Nel carcere della Dozza di Bologna è stata istituita un’area dedicata al Polo Universitario, per permettere a detenuti, che cercano un proprio riscatto sociale a seguito degli errori commessi, di usufruire di una serie di servizi e facilitazioni allo scopo di semplificare l’accesso al mondo della cultura. Considerato da sempre elemento di crescita personale e di fondamento per una maturità morale ed etica, lo studio è, assieme al lavoro, l’elemento che più viene tenuto in considerazione all’interno di un percorso trattamentale, dà dimostrazione di aver intrapreso una riflessione critica sul proprio passato e sulle scelte sbagliate che si sono attuate. Sono molti coloro che, dopo aver deciso di intraprendere un percorso di studio, rimangono affascinati da tutto ciò che apprendono arrivando a rammaricarsi per non averlo preso in considerazione a suo tempo, quando avrebbe molto probabilmente dato una svolta diversa alla propria vita.
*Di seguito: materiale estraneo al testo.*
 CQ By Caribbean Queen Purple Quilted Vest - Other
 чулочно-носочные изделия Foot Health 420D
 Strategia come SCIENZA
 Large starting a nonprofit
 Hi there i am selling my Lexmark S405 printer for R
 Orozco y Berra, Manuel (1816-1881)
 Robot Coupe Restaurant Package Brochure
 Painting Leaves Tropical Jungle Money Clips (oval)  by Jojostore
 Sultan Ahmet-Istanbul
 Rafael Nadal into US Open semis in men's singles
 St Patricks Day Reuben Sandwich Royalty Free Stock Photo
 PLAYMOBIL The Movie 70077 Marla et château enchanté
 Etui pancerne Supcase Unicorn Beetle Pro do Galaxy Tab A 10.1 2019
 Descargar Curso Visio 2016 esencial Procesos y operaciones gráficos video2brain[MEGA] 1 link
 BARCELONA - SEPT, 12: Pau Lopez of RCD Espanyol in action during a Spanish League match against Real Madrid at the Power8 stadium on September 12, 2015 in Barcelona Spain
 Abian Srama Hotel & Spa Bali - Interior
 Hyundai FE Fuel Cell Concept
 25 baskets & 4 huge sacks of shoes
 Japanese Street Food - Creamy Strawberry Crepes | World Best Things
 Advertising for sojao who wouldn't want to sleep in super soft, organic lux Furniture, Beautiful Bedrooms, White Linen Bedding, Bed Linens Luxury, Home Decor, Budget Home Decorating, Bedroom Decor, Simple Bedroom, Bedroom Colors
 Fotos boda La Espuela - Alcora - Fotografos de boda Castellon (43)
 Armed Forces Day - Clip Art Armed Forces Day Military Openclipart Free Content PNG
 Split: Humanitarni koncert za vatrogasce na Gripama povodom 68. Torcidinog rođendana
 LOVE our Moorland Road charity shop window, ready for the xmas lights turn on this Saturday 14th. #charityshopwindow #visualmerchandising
Collocato in una sezione con l’intento di ispirarsi all’idea del Campus americano, il Polo Universitario condivide gli spazi assieme alla squadra di rugby, altra attività che l’amministrazione penitenziaria tiene in considerazione quale percorso di rivisitazione delle dinamiche che hanno portato la persona ad una frattura con la società. All’interno della sezione è stata allestita una saletta corredata di una piccola biblioteca dove si possono trovare testi e dispense universitarie assieme ad altro materiale di consultazione per le proprie ricerche. Sono stati installati anche una fotocopiatrice multifunzione e computer collegati all’Università Alma Mater di Bologna, per poter ricevere informazioni relative ai docenti e alla didattica per la materia di studio di riferimento.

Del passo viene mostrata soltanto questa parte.